■ YOUR GOAL: Resume the magazine press roundup after its final sentence, carrying it forward in the same style.

The New Republic 09.11.2009 (USA)

Sarah William Goldhagen dragged her goodhearted family across Switzerland on a pilgrimage of Peter Zumthor's out-of-the-way buildings, whose uncanny beauty she describes in quasi-religious tones. Here she is in the Thermal Baths in Vals: "This taut, polyphonic symphony of stone, shadow, water, and light equals architecture's greatest places - take your pick: the Pantheon in Rome, the Hagia Sophia in Istanbul, the Alhambra in Granada, Le Corbusier's Notre Dame du Haut in Ronchamp, Louis Kahn's Parliament Building in Dhaka. Zumthor's Thermal Baths, like these other buildings, alter your understanding of what architecture can be while at the same time changing you. (...) Woman or man, at the Thermal Baths, you do not simply take the waters. You engage in a profound ritual of cleansing and purification practised by multitudes, in divergent cultures, over thousands of years, a ritual imbued with hosts of symbolic associations, contemplative transformations, and spiritual dimensions. Here moments and spaces lodge into your being, lasting memories of those scarce moments of beauty made by man."


Standpoint 1.11.2009. (UK)

The Catholic writer Piers Paul Read and the conservative politician David Heathcoat-Amory have known each other since childhood. But one grew up to be a EU fan and the other, a sceptic. For anyone from Central or Eastern Europe, their conversation will seem to hail from another planet. When Heathcoat-Amory's objects that the EU wants to build a supranational state, Read replies: "Yes, that is what we want. The nation states led to endless wars, competition and slaughter. The nation state was a terrible idea, whereas Charles V's concept of Christendom, of a European Holy Roman Empire, was a wonderful idea. And the EU is to some extent a re-embodiment of Charles V's concept of how Europe should be governed. For example, I don't think Spain and Austria have ever fought a war. Have they, the two Habsburg powers? I mean, if the Habsburgs had ruled the whole of Europe, we wouldn't have had those religious wars. Protestantism would have been nipped in the bud by the Inquisition."

■ AVAILABLE DATA:

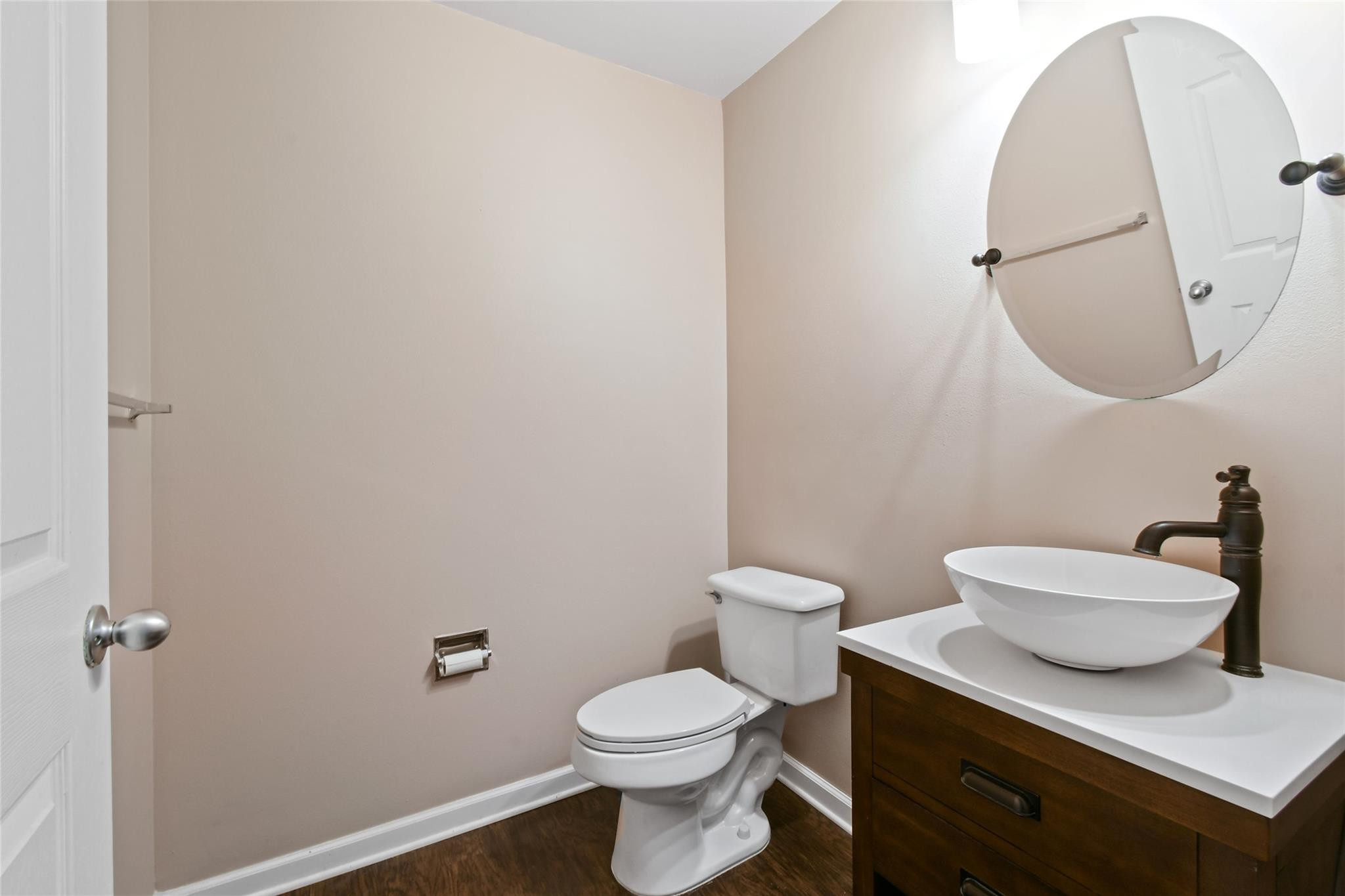 Undisclosed Address Wellington, FL 33414 - Photo 13 of 25 Photo 13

■ SOLVED PROBLEM:
Nepszabadsag 07.11.2009 (Hungary)

The so-called "gambling affair" divided the polish media into pro-government and opposition overnight. Now that the fronts have hardened, the Polish political commentator Bogdan Goralczyk is worried that a "cold civil war" will break out, like the one that has been raging in Hungary for years. "On the day of reckoning, everyone will be on the losing side. If emotions don't cool off soon, and party interests aren't put aside, the greatest loser could be Poland itself. [...] Luckily the conflict has not spread beyond the political and media elite into the larger population, so at least that the economic situation has a chance of remaining stable. But despite the winter, Poland has plenty of hot months ahead – and this has nothing to do with global warming."


Edge 27.10.2009 (USA)
On the edge.org Frank Shirrmacher, co-publisher of the German newspaper Frankfurter Allgemeine Zeitung expresses his concern about the future of our brains the in age of internet-overload. "It's a kind of catharsis, this Twittering, and so on. But now, of course, this kind of information conflicts with many other kinds of information. And, in a way, one could argue — I know that was the case with Iran — that maybe the future will be that the Twitter information about an uproar in Iran competes with the Twitter information of Ashton Kutcher, or Paris Hilton, and so on. The question is to understand which is important. What is important, what is not important is something very linear, it's something which needs time, at least the structure of time. Now, you have simultaneity, you have everything happening in real time.

 

Jaron Lanier, Nick Bilton, Nick Carr, Douglas Rushkoff, Jesse Dylan, Virginia Heffernan, Gerd Gigerenzer, John Perry Barlow, Steven Pinker and John Bargh put their heads together. Pinker, a Harvard psychologist, recommends that we admit what a load of nonsense gets talked at even the most educated dinner tables, and engage in some rigorous rethinking about the Internet: "I mention this because so many discussions of the effects of new information technologies take the status quo as self-evidently good and bemoan how intellectual standards are being corroded (the 'google-makes-us-stoopid' mindset). They fall into the tradition of other technologically driven moral panics of the past two centuries, like the fears that the telephone, the telegraph, the typewriter, the postcard, radio, and so on, would spell the end of civilized society."
The Guardian 07.11.2009 (UK)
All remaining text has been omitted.